Pourquoi la crise actuelle de l'Église ? Pourquoi la défiance que suscite l'Église catholique ? Dans son essai "Catholique en liberté" (éd. Salvator), René Poujol dresse un état des lieux et questionne l'avenir de l'institution ecclésiale. Pendant plus de 30 ans, il a travaillé à la rédaction de l'hebdomadaire Le Pèlerin, dont 10 ans comme directeur de la rédaction (de 1999 à 2009). Un poste d'observation privilégié pour voir l'Église changer. Et mieux comprendre la crise qu'elle traverse.

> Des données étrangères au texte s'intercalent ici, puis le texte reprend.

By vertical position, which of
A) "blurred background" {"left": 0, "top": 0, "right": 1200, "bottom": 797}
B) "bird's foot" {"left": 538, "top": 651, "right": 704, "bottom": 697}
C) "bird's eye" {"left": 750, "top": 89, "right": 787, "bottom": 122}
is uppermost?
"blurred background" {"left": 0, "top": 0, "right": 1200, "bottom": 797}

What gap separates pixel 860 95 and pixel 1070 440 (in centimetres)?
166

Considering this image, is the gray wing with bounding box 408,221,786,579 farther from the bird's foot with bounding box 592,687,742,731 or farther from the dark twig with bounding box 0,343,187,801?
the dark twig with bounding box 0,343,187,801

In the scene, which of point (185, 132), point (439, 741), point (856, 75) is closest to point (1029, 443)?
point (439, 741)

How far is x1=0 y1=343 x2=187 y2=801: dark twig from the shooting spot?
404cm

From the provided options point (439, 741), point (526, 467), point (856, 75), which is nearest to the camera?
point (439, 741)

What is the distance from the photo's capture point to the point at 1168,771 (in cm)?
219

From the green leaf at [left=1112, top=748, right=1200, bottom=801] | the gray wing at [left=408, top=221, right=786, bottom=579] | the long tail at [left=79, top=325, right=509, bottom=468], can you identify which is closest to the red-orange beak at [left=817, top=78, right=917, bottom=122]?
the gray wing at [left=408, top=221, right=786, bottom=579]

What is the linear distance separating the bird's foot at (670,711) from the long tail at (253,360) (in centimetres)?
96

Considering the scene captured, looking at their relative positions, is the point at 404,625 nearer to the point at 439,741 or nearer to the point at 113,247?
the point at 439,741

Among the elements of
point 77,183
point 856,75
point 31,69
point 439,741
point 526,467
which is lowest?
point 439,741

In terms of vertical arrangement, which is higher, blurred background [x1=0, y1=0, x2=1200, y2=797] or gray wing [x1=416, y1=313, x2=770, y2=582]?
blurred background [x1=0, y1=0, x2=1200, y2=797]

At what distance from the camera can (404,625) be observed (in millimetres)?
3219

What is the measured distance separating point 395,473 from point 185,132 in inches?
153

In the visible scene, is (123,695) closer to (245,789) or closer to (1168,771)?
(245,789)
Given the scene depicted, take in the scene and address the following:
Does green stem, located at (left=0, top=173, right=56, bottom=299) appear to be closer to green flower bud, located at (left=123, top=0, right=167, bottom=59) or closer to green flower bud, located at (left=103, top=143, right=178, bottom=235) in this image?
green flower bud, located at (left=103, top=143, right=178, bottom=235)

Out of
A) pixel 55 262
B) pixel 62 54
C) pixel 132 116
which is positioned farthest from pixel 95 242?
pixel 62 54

René Poujol a longtemps été engagé dans la vie de l'Église et la vie associative - la Conférence catholique des baptisé-e-s francophones (CCBF), les Scouts et Guides de France (SGDF), les Semaines sociales de France (SSF). Autant d'expériences qui ont nourri l'écriture de son essai. Un essai pour "décrire" ce qu'il aperçoit "comme étant la crise de l'Église" - crise qui, selon lui, a pour origine des causes profondes et antérieures à la révélation des scandales. Et dont "les problèmes de pédocriminalité" sont les "révélateurs".
Dans ce contexte de crise, peut-on se dire libre et catholique ? C'est bien tout l'enjeu de son texte, dont le titre "Catholique en liberté" résonne pour certains comme une provocation. "Il y a une critique très virulente de certains milieux proches des associations de victimes de prêtres pédophiles, confie en effet René Poujol, on me dit que ce titre est un oxymore : soit on est catholique et on n'est pas libre, soit on est en liberté et on laisse tomber la religion catholique." Lui "essaie" de rester libre et catholique, "depuis 50 ans". De vivre "une liberté ancrée dans la fidélité à l'essentiel de la foi chrétienne".
Dans son essai, René Poujol dresse une sorte d'inventaire et relève les éléments qui ont précipité l'Église dans la crise actuelle. Ainsi, s'il confesse une admiration pour l'encyclique "Populorum Progressio" de Paul VI, il considère également que ce même pape a "confisqué" des sujets comme le célibat sacerdotal ou la contraception avec notamment "Humanae Vitae". Des sujets qui "50 ans après, nous reviennent..." Et si les papes de ces 50 dernières années avaient eu peur ? Peur de toucher à l'intégrité de la foi ? De fissurer l'unité des catholiques ?
Pour René Poujol, "ce n'est pas Vatican II qui a créé la crise, mais c'est peut-être le fait qu'on a essayé de figer l'esprit de Vatican II dans des textes, par peur". Peur de toucher aux dogmes comme de remettre en cause l'autorité du pape. "Je suis un petit peu irrité par toutes ces canonisations de pape un peu systématiques, d'une part je n'en vois pas la nécessité et d'autre part j'en voie le piège." Par exemple, la canonisation de Jean Paul II en 2014 : quel a été son degré d'information au sujet des dérives pédocriminelles au sein des Légionnaires du Christ ? "On ne peut plus poser la question puisque l'Église a fait de lui un saint."
À la suite du théologien jésuite Bernard Sesboué, René Poujol considère que la question qui traverse le catholicisme depuis 2.000 ans est celle de l'inculturation. Pour l'auteur de "Catholique en liberté", "ceux qui ont porté le projet Vatican II ont eu besoin d'une nouvelle inculturation dans une culture moderne, scientifique, technique..." Ce que le pape François tente selon lui de "prolonger".
Seulement, pour que s'opère cette inculturation, il faut "accepter de mourir à un certain nombre de réalités, de structures, d'institutions - c'est ça le génie du christianisme - pour naître à d'autres contextes culturels et reféconder des cultures qui naissent de la parole de l'Évangile". L'essai de René Poujol a-t-il pour objectif de bousculer les catholiques du XXIe siècle ? "C'est la vérité qui libère, ce n'est pas les angoisses identitaires", répond-il. Il précise que ce n'est pas l'Église qui détient la vérité mais que c'est le Christ qui est la vérité.